Projected Haiku cost to structure the full no-records backlog (707 A/B docs with text, >=100 words) was ~$3.97. Ran it with a $6 hard cap. STOPPED at 375/707 because it produced 0 records for ~$2.88. Inspection of the no-record docs across traditions showed why: they are not pending content, they are residue the corpus build already correctly skipped: - numerology "backlog" = BINARY GARBAGE (failed PDF extractions, mojibake, bogus word_counts). - human_design = an I Ching book, coaches' marketing stats pages, 85k words of raw archive.org HTML. - western = a parapsychology research paper (83k words), Ptolemy front-matter, a Theosophical library catalog. The 12,905 structured records ARE the corpus; the leftover docs genuinely yield nothing, so re-structuring them only burns input tokens (especially the huge off-topic docs). The old "numerology 1% structured / ~780 HD unstructured" framing counts these junk/failed-extraction docs as if they were pending real content - they are not. DECISION: do NOT re-run structuring on the no-records backlog. To GROW the corpus, scrape NEW high-quality sources (then structure those), or re-mine the big real books deeper with --redo-min-words; do not reprocess the residue. The aborted run added 0 records and never reached its re-upload step, so local + R2 corpus.db are both unchanged (12,905, 9.4MB).

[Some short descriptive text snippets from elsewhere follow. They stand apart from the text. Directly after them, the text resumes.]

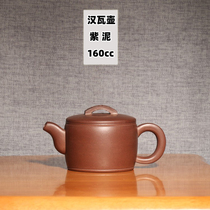 宜兴紫砂茶壶名家正品手工功夫茶具紫泥助工卢伟萍汉瓦壶泡茶壶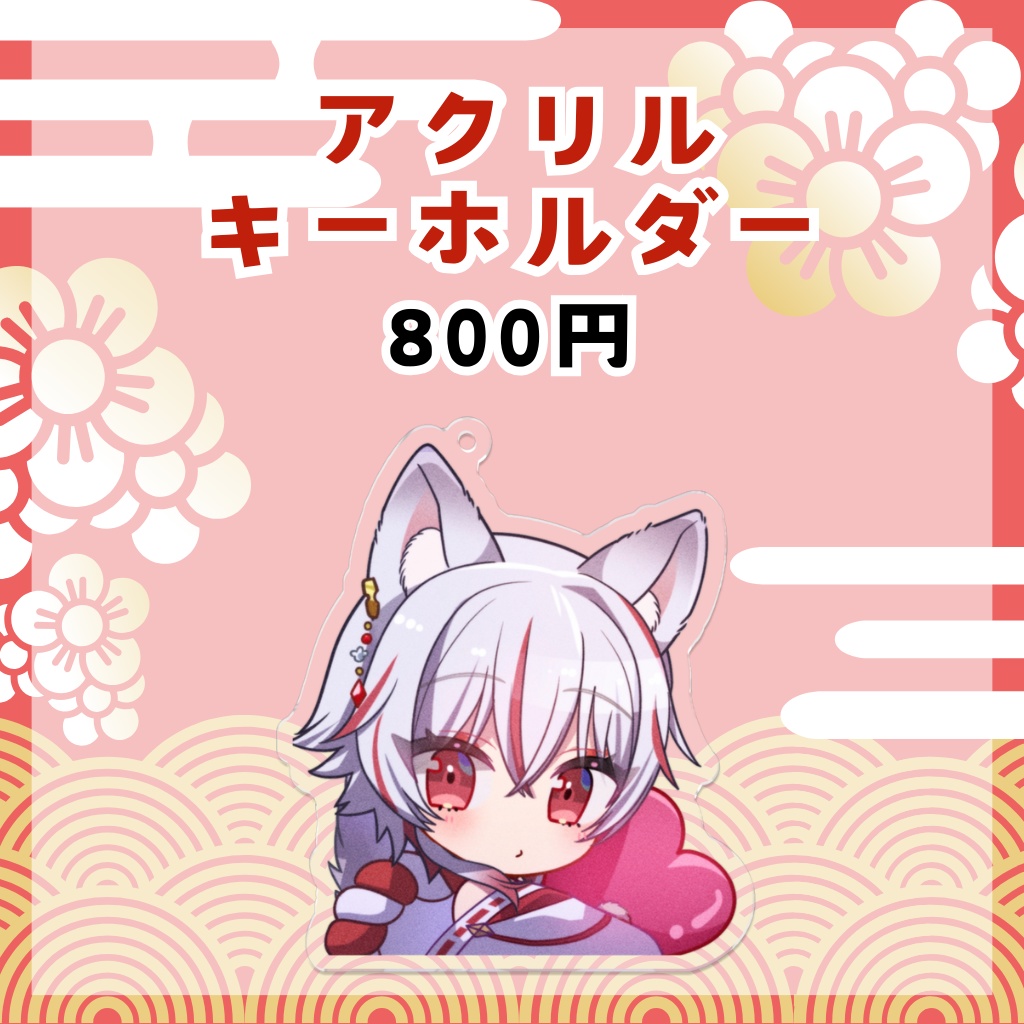 【受注生産】狐狛ぎんデビュー記念グッズ(販売終了)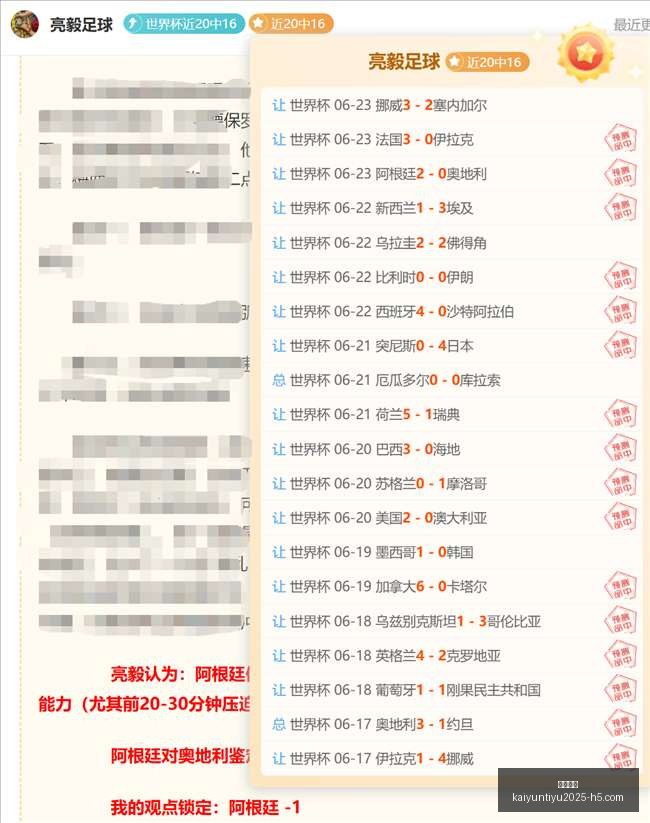 世界杯前瞻,哥伦比亚对,阵葡萄牙,开云体育官网,开云App下载,开云赛事直播,开云全站服务,开云平台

VERDICT: HOLD - did NOT run the overnight pass. Nemotron's structuring quality is below Haiku's for this work, so the credit-saving swap is not worth the quality drop right now. The 444 gate/pilot nemotron-tagged records were DELETED from the corpus (restored to 12,905). The backend wiring stays in place for future re-evaluation (e.g., a better prompt for Nemotron, or a different model). To retry the gate later: cd affirmology-agent && PYTHONPATH=src python3 /tmp/affm_build/nemotron_gate.py --limit 75 (note: the gate script lives in the build tmp; move it into scripts/ if it should persist).